[Items from a data source]

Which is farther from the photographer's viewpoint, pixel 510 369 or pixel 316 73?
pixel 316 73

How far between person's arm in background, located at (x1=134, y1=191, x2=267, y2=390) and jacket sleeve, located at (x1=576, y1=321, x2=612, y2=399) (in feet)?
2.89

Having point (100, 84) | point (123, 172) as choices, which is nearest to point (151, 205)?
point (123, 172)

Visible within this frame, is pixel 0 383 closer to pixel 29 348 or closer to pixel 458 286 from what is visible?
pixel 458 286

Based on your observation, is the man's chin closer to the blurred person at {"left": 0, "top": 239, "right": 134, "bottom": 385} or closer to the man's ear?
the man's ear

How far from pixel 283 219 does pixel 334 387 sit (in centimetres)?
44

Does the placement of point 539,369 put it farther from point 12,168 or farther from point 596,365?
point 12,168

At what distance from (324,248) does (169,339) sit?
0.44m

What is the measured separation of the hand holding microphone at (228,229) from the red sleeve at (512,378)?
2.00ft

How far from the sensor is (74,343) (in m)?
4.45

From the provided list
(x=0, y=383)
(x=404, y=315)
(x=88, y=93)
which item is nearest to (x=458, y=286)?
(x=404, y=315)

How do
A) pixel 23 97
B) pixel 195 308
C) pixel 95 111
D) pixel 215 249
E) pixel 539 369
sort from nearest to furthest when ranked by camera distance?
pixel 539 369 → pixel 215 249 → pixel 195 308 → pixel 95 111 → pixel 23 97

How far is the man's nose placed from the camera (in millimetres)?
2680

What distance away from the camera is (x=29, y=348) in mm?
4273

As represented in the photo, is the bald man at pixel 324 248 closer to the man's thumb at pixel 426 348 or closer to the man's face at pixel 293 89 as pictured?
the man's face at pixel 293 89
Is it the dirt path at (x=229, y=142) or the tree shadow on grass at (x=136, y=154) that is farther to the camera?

==

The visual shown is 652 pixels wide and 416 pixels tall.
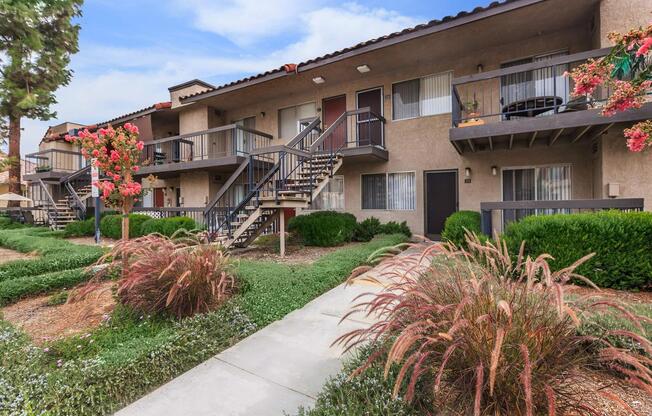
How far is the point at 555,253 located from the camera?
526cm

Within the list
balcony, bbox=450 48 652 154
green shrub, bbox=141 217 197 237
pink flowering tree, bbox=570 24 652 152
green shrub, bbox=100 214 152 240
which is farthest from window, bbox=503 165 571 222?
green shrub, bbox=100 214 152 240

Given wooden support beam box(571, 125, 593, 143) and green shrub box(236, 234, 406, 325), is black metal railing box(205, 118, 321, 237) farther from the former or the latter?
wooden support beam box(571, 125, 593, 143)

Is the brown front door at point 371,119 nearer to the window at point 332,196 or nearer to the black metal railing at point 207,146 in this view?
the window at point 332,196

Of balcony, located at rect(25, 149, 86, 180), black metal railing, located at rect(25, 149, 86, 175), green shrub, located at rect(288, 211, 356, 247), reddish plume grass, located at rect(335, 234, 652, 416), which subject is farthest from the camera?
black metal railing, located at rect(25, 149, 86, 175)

Task prompt:
Copy the records starting with the line that contains "As represented in" and going on through the line that contains "Is it the dirt". Swap "dirt path" for "stone path" and change nothing else.

The output:
As represented in the photo, is the bald man at pixel 324 248 closer to the man's thumb at pixel 426 348 or closer to the man's face at pixel 293 89 as pictured?
the man's face at pixel 293 89
Is it the stone path at (x=229, y=142) or the tree shadow on grass at (x=136, y=154) that is farther to the camera?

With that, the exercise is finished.